「随分掛かったではないか。乾杯は済ませてしまったぞ」

 しばらく視線は一切青年(シヴァ)(おもて)から離れることは出来なかった。が、その音声と共に全ての時が動き出す。シャニの台詞(セリフ)――シヴァに向けられた不機嫌そうな声色。

 ――あ……――

 零れ落ちた吐息はほんの少し音を立てていた。それはシャニに気付かれはしなかっただろうか? 慌ててシヴァから逸らした瞳は、シャニの顔色を確かめられるほど振り向かせるにはためらわれた。ナーギニーはただ俯いて、テーブルの上のスープを見下ろしてしまった。

「失礼を致しました。

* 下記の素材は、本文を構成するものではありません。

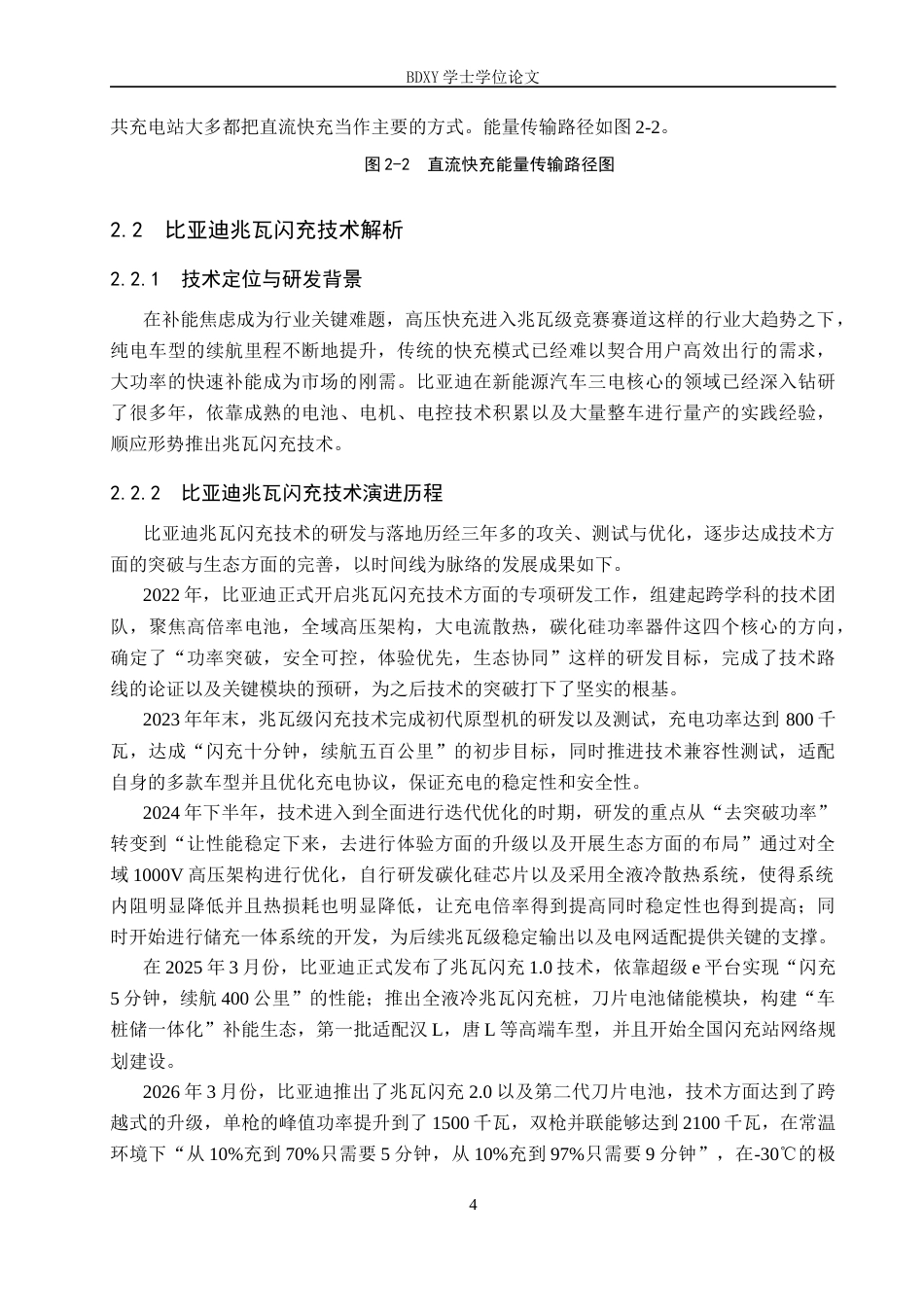 26年WP汽车服务工程 比亚迪兆瓦闪充技术技术参数与应用场景分析3.27-AI5.2全日制(13000字).docx_第7页
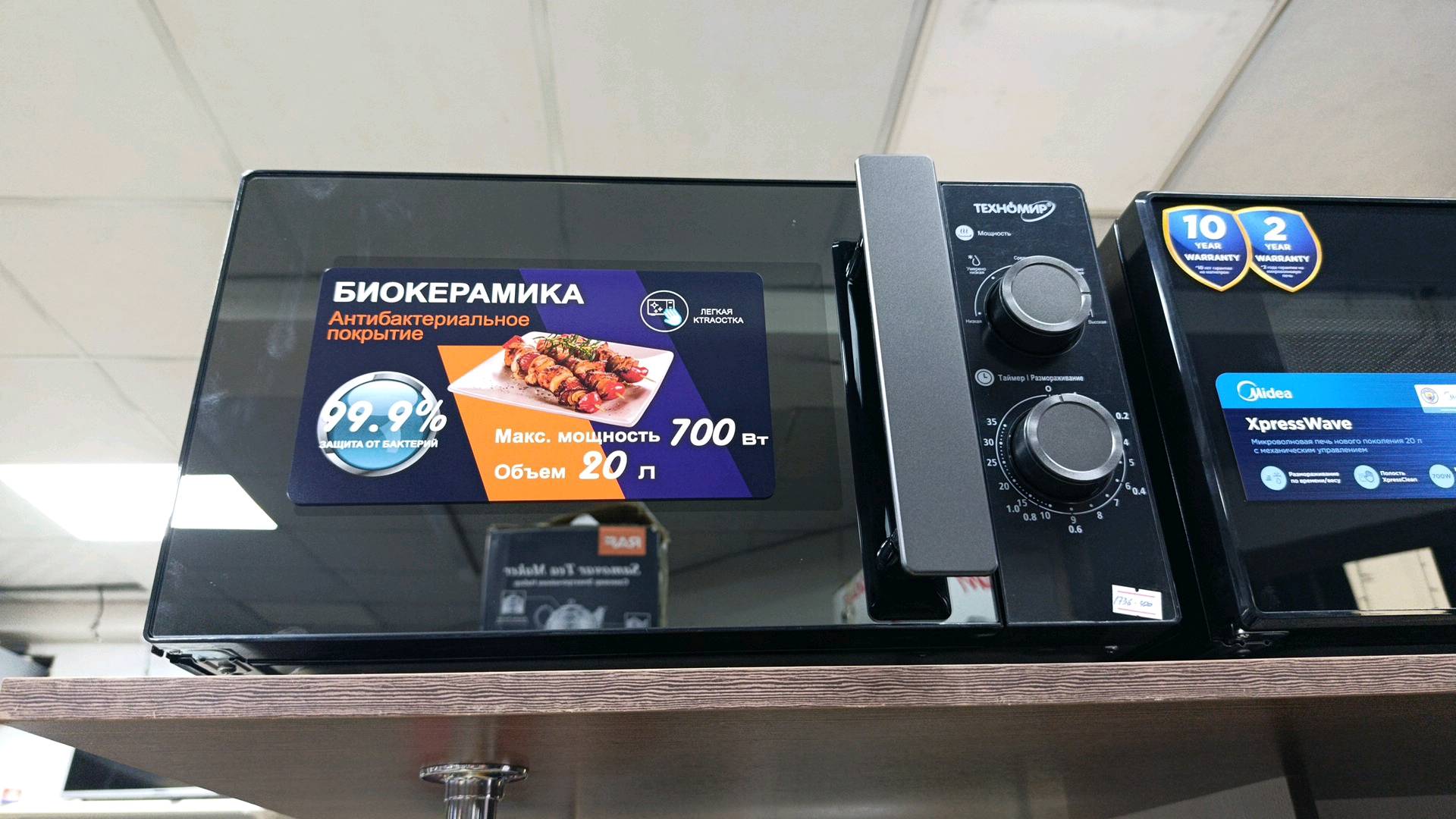 Микроволновка Техномир TN-1737 - изображение 2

母が急に発作を起こしまして……」

 シヴァも一瞬ナーギニーに視線を合わせたものの、すぐさまシャニへの謝罪と理由を述べながら、右手一番奥――シャニの斜め左横となるナーギニーの(はす)向かいに腰を下ろした。

「マーヤーが? 先日のアグラへの旅が影響したか……後で見舞おう」(註1)

「お願い致します……」

 僅かに視界に入る彼の上衣は、光沢のある淡いベージュのシルクだった。遠目で見えた白いターバンは、今回は髪をきっちり隠していて、いつになく精悍(せいかん)な装いに感じられた。